» **Available data**
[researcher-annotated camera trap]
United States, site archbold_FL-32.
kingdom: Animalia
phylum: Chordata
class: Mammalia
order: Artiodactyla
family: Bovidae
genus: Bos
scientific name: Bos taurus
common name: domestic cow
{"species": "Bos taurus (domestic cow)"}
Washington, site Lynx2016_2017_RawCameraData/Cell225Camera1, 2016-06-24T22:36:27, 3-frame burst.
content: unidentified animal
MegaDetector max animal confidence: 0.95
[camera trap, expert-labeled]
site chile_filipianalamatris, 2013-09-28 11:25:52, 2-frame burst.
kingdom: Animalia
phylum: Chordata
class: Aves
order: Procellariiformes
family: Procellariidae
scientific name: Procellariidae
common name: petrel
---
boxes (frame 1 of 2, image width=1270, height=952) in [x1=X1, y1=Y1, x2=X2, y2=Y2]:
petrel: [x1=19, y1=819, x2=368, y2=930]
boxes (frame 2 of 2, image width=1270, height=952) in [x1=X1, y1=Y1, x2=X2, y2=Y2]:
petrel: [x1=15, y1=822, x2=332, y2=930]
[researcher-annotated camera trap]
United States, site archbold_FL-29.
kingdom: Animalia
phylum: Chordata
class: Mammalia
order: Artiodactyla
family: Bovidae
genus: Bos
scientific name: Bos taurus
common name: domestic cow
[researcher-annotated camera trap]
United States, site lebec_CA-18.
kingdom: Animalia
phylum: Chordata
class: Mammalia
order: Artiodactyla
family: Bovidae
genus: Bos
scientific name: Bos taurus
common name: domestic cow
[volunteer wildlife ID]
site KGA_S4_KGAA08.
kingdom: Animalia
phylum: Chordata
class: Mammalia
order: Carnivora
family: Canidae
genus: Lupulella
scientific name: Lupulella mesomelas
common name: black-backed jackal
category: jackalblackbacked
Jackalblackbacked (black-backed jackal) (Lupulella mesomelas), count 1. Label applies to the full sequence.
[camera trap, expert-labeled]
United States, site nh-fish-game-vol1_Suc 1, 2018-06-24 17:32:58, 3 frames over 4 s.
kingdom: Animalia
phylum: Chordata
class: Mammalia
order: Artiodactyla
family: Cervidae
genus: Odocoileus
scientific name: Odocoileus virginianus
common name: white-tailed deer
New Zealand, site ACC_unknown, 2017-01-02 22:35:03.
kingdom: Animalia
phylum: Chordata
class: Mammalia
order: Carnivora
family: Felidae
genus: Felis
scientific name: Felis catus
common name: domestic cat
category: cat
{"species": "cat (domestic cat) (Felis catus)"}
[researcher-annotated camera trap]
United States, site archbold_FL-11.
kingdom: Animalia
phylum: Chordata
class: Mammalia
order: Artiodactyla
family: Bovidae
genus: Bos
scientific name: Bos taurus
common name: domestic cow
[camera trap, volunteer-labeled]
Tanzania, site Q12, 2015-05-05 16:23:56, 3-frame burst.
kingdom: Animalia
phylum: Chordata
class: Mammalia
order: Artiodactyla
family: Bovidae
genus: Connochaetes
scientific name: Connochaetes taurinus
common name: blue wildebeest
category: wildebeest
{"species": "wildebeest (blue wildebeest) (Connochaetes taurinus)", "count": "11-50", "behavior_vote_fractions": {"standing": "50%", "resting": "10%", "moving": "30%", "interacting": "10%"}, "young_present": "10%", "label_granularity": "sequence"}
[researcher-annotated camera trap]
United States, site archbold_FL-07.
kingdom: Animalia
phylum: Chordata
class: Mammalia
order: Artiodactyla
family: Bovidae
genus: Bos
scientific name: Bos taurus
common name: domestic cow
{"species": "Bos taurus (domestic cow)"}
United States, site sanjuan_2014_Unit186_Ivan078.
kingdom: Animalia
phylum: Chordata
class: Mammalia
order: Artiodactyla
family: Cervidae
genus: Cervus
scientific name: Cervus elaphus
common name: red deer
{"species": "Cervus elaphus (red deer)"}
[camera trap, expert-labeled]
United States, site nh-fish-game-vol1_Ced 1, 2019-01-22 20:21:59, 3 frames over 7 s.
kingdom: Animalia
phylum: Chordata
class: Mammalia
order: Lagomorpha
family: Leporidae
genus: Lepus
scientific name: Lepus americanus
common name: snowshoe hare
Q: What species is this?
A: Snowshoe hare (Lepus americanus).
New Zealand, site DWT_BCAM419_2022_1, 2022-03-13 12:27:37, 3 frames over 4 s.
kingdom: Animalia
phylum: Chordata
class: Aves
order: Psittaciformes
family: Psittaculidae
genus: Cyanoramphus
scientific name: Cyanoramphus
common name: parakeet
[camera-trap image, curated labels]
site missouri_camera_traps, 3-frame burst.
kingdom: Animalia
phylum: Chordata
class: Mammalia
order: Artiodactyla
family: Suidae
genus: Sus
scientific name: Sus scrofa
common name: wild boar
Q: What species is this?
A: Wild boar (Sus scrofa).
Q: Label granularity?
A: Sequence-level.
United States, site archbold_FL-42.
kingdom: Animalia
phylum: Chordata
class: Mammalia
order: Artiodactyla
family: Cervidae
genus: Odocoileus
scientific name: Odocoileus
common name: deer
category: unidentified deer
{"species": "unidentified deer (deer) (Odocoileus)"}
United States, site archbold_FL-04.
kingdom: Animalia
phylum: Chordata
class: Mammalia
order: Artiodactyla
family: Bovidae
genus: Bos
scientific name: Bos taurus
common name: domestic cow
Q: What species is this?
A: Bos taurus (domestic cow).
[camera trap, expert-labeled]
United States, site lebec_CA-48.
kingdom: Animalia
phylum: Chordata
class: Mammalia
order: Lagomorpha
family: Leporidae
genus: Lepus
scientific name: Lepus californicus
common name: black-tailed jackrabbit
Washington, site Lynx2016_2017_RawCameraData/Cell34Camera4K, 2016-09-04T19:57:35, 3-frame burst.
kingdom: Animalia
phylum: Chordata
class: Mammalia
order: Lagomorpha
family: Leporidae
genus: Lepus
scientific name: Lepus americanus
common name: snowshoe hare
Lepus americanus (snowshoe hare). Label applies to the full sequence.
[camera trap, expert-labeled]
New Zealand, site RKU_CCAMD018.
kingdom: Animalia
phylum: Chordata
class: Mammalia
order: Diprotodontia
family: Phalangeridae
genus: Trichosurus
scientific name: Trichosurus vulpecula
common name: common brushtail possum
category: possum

» **Description of the task**
Provide all the records again, word for word.

» **Written reply**
[researcher-annotated camera trap]
United States, site archbold_FL-32.
kingdom: Animalia
phylum: Chordata
class: Mammalia
order: Artiodactyla
family: Bovidae
genus: Bos
scientific name: Bos taurus
common name: domestic cow
{"species": "Bos taurus (domestic cow)"}
Washington, site Lynx2016_2017_RawCameraData/Cell225Camera1, 2016-06-24T22:36:27, 3-frame burst.
content: unidentified animal
MegaDetector max animal confidence: 0.95
[camera trap, expert-labeled]
site chile_filipianalamatris, 2013-09-28 11:25:52, 2-frame burst.
kingdom: Animalia
phylum: Chordata
class: Aves
order: Procellariiformes
family: Procellariidae
scientific name: Procellariidae
common name: petrel
---
boxes (frame 1 of 2, image width=1270, height=952) in [x1=X1, y1=Y1, x2=X2, y2=Y2]:
petrel: [x1=19, y1=819, x2=368, y2=930]
boxes (frame 2 of 2, image width=1270, height=952) in [x1=X1, y1=Y1, x2=X2, y2=Y2]:
petrel: [x1=15, y1=822, x2=332, y2=930]
[researcher-annotated camera trap]
United States, site archbold_FL-29.
kingdom: Animalia
phylum: Chordata
class: Mammalia
order: Artiodactyla
family: Bovidae
genus: Bos
scientific name: Bos taurus
common name: domestic cow
[researcher-annotated camera trap]
United States, site lebec_CA-18.
kingdom: Animalia
phylum: Chordata
class: Mammalia
order: Artiodactyla
family: Bovidae
genus: Bos
scientific name: Bos taurus
common name: domestic cow
[volunteer wildlife ID]
site KGA_S4_KGAA08.
kingdom: Animalia
phylum: Chordata
class: Mammalia
order: Carnivora
family: Canidae
genus: Lupulella
scientific name: Lupulella mesomelas
common name: black-backed jackal
category: jackalblackbacked
Jackalblackbacked (black-backed jackal) (Lupulella mesomelas), count 1. Label applies to the full sequence.
[camera trap, expert-labeled]
United States, site nh-fish-game-vol1_Suc 1, 2018-06-24 17:32:58, 3 frames over 4 s.
kingdom: Animalia
phylum: Chordata
class: Mammalia
order: Artiodactyla
family: Cervidae
genus: Odocoileus
scientific name: Odocoileus virginianus
common name: white-tailed deer
New Zealand, site ACC_unknown, 2017-01-02 22:35:03.
kingdom: Animalia
phylum: Chordata
class: Mammalia
order: Carnivora
family: Felidae
genus: Felis
scientific name: Felis catus
common name: domestic cat
category: cat
{"species": "cat (domestic cat) (Felis catus)"}
[researcher-annotated camera trap]
United States, site archbold_FL-11.
kingdom: Animalia
phylum: Chordata
class: Mammalia
order: Artiodactyla
family: Bovidae
genus: Bos
scientific name: Bos taurus
common name: domestic cow
[camera trap, volunteer-labeled]
Tanzania, site Q12, 2015-05-05 16:23:56, 3-frame burst.
kingdom: Animalia
phylum: Chordata
class: Mammalia
order: Artiodactyla
family: Bovidae
genus: Connochaetes
scientific name: Connochaetes taurinus
common name: blue wildebeest
category: wildebeest
{"species": "wildebeest (blue wildebeest) (Connochaetes taurinus)", "count": "11-50", "behavior_vote_fractions": {"standing": "50%", "resting": "10%", "moving": "30%", "interacting": "10%"}, "young_present": "10%", "label_granularity": "sequence"}
[researcher-annotated camera trap]
United States, site archbold_FL-07.
kingdom: Animalia
phylum: Chordata
class: Mammalia
order: Artiodactyla
family: Bovidae
genus: Bos
scientific name: Bos taurus
common name: domestic cow
{"species": "Bos taurus (domestic cow)"}
United States, site sanjuan_2014_Unit186_Ivan078.
kingdom: Animalia
phylum: Chordata
class: Mammalia
order: Artiodactyla
family: Cervidae
genus: Cervus
scientific name: Cervus elaphus
common name: red deer
{"species": "Cervus elaphus (red deer)"}
[camera trap, expert-labeled]
United States, site nh-fish-game-vol1_Ced 1, 2019-01-22 20:21:59, 3 frames over 7 s.
kingdom: Animalia
phylum: Chordata
class: Mammalia
order: Lagomorpha
family: Leporidae
genus: Lepus
scientific name: Lepus americanus
common name: snowshoe hare
Q: What species is this?
A: Snowshoe hare (Lepus americanus).
New Zealand, site DWT_BCAM419_2022_1, 2022-03-13 12:27:37, 3 frames over 4 s.
kingdom: Animalia
phylum: Chordata
class: Aves
order: Psittaciformes
family: Psittaculidae
genus: Cyanoramphus
scientific name: Cyanoramphus
common name: parakeet
[camera-trap image, curated labels]
site missouri_camera_traps, 3-frame burst.
kingdom: Animalia
phylum: Chordata
class: Mammalia
order: Artiodactyla
family: Suidae
genus: Sus
scientific name: Sus scrofa
common name: wild boar
Q: What species is this?
A: Wild boar (Sus scrofa).
Q: Label granularity?
A: Sequence-level.
United States, site archbold_FL-42.
kingdom: Animalia
phylum: Chordata
class: Mammalia
order: Artiodactyla
family: Cervidae
genus: Odocoileus
scientific name: Odocoileus
common name: deer
category: unidentified deer
{"species": "unidentified deer (deer) (Odocoileus)"}
United States, site archbold_FL-04.
kingdom: Animalia
phylum: Chordata
class: Mammalia
order: Artiodactyla
family: Bovidae
genus: Bos
scientific name: Bos taurus
common name: domestic cow
Q: What species is this?
A: Bos taurus (domestic cow).
[camera trap, expert-labeled]
United States, site lebec_CA-48.
kingdom: Animalia
phylum: Chordata
class: Mammalia
order: Lagomorpha
family: Leporidae
genus: Lepus
scientific name: Lepus californicus
common name: black-tailed jackrabbit
Washington, site Lynx2016_2017_RawCameraData/Cell34Camera4K, 2016-09-04T19:57:35, 3-frame burst.
kingdom: Animalia
phylum: Chordata
class: Mammalia
order: Lagomorpha
family: Leporidae
genus: Lepus
scientific name: Lepus americanus
common name: snowshoe hare
Lepus americanus (snowshoe hare). Label applies to the full sequence.
[camera trap, expert-labeled]
New Zealand, site RKU_CCAMD018.
kingdom: Animalia
phylum: Chordata
class: Mammalia
order: Diprotodontia
family: Phalangeridae
genus: Trichosurus
scientific name: Trichosurus vulpecula
common name: common brushtail possum
category: possum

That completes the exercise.